Stated goal 1 ▸
In the vapor deposition passage, restate the paragraph beginning "The thermal physical vapor deposition source 100 further includes" as a short bulleted list that keeps its main facts.
Stated goal 2 ▸
Pick up the vapor deposition passage after its final sentence and continue writing it.

The heater plate 141 can be made from electrically conductive
materials, such as a metal or a conductive alloy. The conductive
materials included in the heater plate 141 are selected to prevent
condensation of the vaporized materials during operation of the
thermal physical deposition source 100.
[0040] The thermal physical vapor deposition source 100 further
includes an electrically insulating spacer member 150 disposed
between the heater plate 141 and an aperture plate 160. The
electrically insulating spacer member 150 has at least one opening
154, corresponding to the second plurality of openings 144 of the
heater plate 141. The electrically insulating spacer member 150 is
located between the aperture plate 160 and the heater plate 141 to
electrically insulate the aperture plate 160 from the current
passing through the heater plate 141. The electrically insulating
spacer member 150 can be made from electrically insulating
materials such as ceramic, glass and mica.
[0041] A mixing zone 255 (see FIG. 2) is disposed between the
heater plate 141 and the aperture plate 160. The electrically
insulating spacer member 150 can also include materials selected to
remove any potential for internal vaporized material condensing on
the spacer member 150.
[0042] The aperture plate 160 having at least one aperture 164 to
permit vapors of organic materials to pass through the aperture
plate 160 and deposit on a substrate 270 (see FIG. 2). The shape
and number of the apertures 164 is selected to control the rate and
pattern of vapor efflux and to promote sufficient deposition
thickness uniformity on the substrate 270. The aperture plate 160
can include refractory metals like W, Ta or Mo or ceramics like
alumina, zirconia, magnesia, or high temperature glass like quartz
or Pyrex.RTM..

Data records
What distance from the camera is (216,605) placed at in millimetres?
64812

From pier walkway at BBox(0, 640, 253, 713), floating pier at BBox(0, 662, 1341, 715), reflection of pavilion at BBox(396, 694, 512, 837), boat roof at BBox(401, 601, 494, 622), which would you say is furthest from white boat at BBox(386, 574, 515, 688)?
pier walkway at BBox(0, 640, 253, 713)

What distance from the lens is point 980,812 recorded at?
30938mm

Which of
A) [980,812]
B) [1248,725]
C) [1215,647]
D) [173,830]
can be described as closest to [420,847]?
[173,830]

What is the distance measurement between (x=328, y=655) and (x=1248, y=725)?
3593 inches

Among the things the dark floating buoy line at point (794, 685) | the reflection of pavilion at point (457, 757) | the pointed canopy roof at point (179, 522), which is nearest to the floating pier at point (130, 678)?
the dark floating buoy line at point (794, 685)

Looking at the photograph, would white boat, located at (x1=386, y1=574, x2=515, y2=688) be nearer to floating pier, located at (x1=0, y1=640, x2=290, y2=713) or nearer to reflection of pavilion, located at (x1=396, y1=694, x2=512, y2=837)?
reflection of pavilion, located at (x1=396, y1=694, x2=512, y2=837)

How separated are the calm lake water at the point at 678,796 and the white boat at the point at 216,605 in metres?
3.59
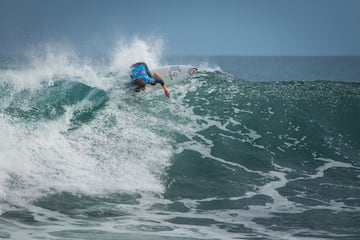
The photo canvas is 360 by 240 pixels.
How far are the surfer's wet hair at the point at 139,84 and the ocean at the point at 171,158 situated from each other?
0.61 m

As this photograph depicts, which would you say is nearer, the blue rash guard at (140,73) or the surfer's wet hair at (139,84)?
the blue rash guard at (140,73)

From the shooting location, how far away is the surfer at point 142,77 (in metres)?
15.4

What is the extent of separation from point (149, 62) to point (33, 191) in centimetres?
1235

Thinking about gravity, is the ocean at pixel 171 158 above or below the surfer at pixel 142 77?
below

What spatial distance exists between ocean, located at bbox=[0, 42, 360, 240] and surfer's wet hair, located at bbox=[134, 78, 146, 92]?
61cm

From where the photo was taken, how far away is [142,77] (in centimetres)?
1544

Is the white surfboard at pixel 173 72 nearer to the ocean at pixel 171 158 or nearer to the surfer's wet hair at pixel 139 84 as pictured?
the ocean at pixel 171 158

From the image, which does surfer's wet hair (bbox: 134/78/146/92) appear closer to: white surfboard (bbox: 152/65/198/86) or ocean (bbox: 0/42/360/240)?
ocean (bbox: 0/42/360/240)

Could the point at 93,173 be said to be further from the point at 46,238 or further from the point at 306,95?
the point at 306,95

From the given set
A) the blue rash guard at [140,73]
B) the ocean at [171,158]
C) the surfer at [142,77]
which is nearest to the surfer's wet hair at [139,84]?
the surfer at [142,77]

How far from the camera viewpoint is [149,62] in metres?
21.2

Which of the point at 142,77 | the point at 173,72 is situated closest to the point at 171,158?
the point at 142,77

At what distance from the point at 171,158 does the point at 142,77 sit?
12.9 feet

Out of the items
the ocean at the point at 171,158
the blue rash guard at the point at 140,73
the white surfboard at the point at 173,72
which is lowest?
the ocean at the point at 171,158
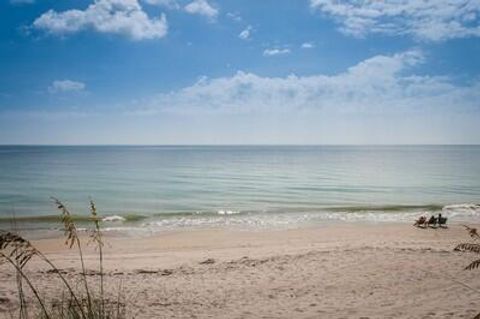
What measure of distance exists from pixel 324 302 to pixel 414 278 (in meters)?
2.91

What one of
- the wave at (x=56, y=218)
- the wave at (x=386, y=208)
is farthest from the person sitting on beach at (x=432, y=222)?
the wave at (x=56, y=218)

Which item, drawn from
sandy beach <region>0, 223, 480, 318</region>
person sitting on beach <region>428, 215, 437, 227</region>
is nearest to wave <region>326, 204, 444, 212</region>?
person sitting on beach <region>428, 215, 437, 227</region>

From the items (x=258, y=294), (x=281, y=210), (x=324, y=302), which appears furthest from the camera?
(x=281, y=210)

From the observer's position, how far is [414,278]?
1016 centimetres

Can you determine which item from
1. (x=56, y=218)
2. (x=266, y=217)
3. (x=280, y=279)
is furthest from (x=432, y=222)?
(x=56, y=218)

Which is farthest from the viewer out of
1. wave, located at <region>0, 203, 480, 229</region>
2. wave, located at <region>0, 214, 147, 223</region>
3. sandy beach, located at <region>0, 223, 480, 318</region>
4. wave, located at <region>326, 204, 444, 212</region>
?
wave, located at <region>326, 204, 444, 212</region>

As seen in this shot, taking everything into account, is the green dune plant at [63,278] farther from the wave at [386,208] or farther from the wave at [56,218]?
the wave at [386,208]

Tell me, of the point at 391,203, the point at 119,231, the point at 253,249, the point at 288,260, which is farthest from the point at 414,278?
the point at 391,203

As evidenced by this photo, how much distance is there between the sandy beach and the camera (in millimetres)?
8242

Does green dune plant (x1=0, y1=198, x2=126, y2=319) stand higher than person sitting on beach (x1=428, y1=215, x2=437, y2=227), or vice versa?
green dune plant (x1=0, y1=198, x2=126, y2=319)

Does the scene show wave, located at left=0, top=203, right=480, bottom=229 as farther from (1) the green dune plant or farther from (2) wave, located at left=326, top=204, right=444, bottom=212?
(1) the green dune plant

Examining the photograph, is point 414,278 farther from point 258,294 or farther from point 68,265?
point 68,265

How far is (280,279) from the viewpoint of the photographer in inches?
418

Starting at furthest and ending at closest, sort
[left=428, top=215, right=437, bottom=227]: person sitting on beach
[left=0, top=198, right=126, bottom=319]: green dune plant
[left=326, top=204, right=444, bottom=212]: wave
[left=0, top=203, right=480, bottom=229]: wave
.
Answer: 1. [left=326, top=204, right=444, bottom=212]: wave
2. [left=0, top=203, right=480, bottom=229]: wave
3. [left=428, top=215, right=437, bottom=227]: person sitting on beach
4. [left=0, top=198, right=126, bottom=319]: green dune plant
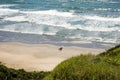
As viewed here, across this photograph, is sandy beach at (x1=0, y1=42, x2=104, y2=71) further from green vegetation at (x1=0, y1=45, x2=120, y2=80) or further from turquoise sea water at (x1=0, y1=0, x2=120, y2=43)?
green vegetation at (x1=0, y1=45, x2=120, y2=80)

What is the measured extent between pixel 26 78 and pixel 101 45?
1753cm

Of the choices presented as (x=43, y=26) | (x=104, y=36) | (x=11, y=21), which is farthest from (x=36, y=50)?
(x=11, y=21)

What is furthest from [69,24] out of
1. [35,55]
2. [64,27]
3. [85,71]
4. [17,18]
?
[85,71]

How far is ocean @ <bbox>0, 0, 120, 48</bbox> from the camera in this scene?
32.1 meters

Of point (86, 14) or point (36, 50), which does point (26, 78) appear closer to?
point (36, 50)

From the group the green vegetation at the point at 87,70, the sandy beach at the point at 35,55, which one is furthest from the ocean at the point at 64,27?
the green vegetation at the point at 87,70

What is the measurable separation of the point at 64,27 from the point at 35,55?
45.5 ft

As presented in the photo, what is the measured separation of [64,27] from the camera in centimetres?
3966

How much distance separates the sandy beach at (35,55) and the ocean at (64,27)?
2.20 m

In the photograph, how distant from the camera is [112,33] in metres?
35.3

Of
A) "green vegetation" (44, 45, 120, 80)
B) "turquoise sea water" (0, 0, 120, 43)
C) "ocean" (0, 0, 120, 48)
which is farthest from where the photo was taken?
"turquoise sea water" (0, 0, 120, 43)

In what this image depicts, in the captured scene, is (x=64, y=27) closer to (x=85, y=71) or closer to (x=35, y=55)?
(x=35, y=55)

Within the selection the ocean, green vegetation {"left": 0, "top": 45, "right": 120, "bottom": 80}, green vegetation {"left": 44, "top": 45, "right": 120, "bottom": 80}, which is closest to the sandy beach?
the ocean

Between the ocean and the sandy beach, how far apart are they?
7.21 feet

Task answer 1 ▸
- The thermal physical vapor deposition source 100 includes an electrically insulating spacer member 150 between the heater plate 141 and an aperture plate 160.
- The spacer member 150 has at least one opening 154, which corresponds to the second plurality of openings 144 of the heater plate 141.
- Its position electrically insulates the aperture plate 160 from the current passing through the heater plate 141.
- It can be made from electrically insulating materials such as ceramic, glass and mica.

Task answer 2 ▸
[0043] When the power supply 148 drives current through the heater
plate 141 sufficient heat is generated in the vaporization zone 235
to cause a portion of the compacted pellet 215 to vaporize. The
vapor of organic material produced in the vaporization zone 235
sequentially passes through the first plurality of openings 134 in
the cover plate 130, the second plurality of openings 144 in the
heater plate 141, the electrically insulating spacer member 150 and
the apertures 164 of the aperture plate 160. Further, additional
heating elements may be placed on or near the cover plate 130,
spacer member 150, and aperture plate 160 to prevent vaporous
material from condensing on the cover plate 130, the spacer member
150, or the aperture plate 160.
[0044] Turning to FIG. 2, a cross-sectional view of another
embodiment of a thermal physical deposition source 200 is shown.
The compacted pellets 215 are placed in a plurality of spaced
passages 220 of a housing 210 the details of which have been
described hereinbefore (see FIG. 1). The spaced passages 220 can
include multiple shapes, having an open first end 212 and an open
second end 214 and each spaced passage 220 is adapted to receive
the compacted pellet 215.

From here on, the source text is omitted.